3dCoat looks pretty sweet and pretty much exactly what youre talkinga bout :slight_smile: now we just need an open-source version… :stuck_out_tongue:

If you don’t know, how do you expect anyone else get what you’re on about ?

HAHA! Good point. The difference between us two is that you are a human and I am a cow, though that could be a good reason.

About speed, you’re making a good point Tom, but I think that could be fixed, maybe they just need to be sprites and not so small maybe.

I think there was something on BlenderNation a while back about Sony making their voxel technology open source, so we might at a later point see some sort of voxel-based sculpting method in Blender.

Here’s a decent tutorial for retopology modeling in Blender. The concept is that you sculpt your high-end 3D model first, then use vert snap to model around it. The one issue I’d say I have with such a model is that then your low res isn’t connected to your high-res multires mesh, and I often find baking from a high layer to the low layer gets the best bakes…but it’s still a great method, and I definitely like the freedom of just diving in and sculpting :stuck_out_tongue:

http://www.cgtutorials.com/t9800/Blender/Retopology_tools_with_Blender

You mean like this?

http://www.zbrushcentral.com/zbc/showthread.php?t=073956

When blender will have some OpenCL inside perhaps then we will see voxel based sculpting. But since Matt Ebb have successfully imported voxel data perhaps this step is not so far away. http://mke3.net/

Personally I´ve always found the metaballs a very intuitive modeling tool and had lots of potential even years back.

Voxel sculpting in 3dcoat does exactly this.

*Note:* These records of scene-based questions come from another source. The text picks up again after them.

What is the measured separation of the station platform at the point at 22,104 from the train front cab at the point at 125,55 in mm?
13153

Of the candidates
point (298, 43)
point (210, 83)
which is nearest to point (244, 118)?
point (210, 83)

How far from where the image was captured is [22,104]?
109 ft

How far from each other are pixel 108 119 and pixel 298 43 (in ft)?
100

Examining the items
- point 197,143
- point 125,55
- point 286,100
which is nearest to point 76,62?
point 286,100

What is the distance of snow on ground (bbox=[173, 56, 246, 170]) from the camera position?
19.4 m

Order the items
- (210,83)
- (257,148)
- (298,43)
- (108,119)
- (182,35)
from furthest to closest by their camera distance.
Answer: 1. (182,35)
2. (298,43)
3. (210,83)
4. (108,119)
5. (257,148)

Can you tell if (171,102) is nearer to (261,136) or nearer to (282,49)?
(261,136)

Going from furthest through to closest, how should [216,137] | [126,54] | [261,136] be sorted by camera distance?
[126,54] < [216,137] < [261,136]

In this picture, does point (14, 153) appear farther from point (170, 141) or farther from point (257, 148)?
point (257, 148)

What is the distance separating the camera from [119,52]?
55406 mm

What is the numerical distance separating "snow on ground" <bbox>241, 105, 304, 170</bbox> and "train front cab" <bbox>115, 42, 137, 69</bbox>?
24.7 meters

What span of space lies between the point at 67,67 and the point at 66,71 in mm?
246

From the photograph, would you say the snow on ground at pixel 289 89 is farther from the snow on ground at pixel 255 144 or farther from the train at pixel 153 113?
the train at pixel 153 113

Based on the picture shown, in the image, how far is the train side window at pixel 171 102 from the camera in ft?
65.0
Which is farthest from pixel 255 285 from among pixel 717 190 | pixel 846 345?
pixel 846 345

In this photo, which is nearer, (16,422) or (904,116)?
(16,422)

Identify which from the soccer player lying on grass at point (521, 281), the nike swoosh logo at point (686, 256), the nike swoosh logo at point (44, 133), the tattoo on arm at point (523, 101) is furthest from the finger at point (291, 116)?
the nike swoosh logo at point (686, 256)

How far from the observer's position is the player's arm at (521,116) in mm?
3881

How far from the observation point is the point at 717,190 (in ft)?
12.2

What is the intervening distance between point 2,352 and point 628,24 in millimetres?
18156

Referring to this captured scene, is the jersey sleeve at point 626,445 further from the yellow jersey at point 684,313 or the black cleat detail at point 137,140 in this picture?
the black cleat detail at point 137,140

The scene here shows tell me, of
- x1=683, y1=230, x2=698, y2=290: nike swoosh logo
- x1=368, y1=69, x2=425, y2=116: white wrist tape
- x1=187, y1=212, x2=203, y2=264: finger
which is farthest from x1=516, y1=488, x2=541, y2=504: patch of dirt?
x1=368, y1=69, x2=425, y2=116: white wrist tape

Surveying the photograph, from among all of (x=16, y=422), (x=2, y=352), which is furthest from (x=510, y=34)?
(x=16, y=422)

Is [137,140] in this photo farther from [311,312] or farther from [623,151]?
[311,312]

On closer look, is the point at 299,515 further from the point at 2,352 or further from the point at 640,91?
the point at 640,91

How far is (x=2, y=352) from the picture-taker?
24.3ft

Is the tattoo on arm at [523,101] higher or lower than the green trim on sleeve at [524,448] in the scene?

You aren’t sculpting a surface - it’s a volume with no topology restrictions. You can literally sculpt any shape you want from nothing in 3dcoat - though the program provides voxel primitives as a base to start from, or you can import a polygon mesh made elsewhere and convert that to a voxel object. Everything in my 3dcoat sketchbook was either sculpted from a voxel sphere or nothing… just starting with the 2d voxel paint brush and creating voxel strokes in 3dspace, then building them up from there.

3dcoat also provides the best retopology tools on the market so you can pretty quickly convert your voxel sculpts into polygon meshes for use elsewhere.

I should also add that I’d love to see this tech find its way into blender. It’s quite a liberating way to work when you can pretty much sculpt out an entire character without having to think about polygons at all.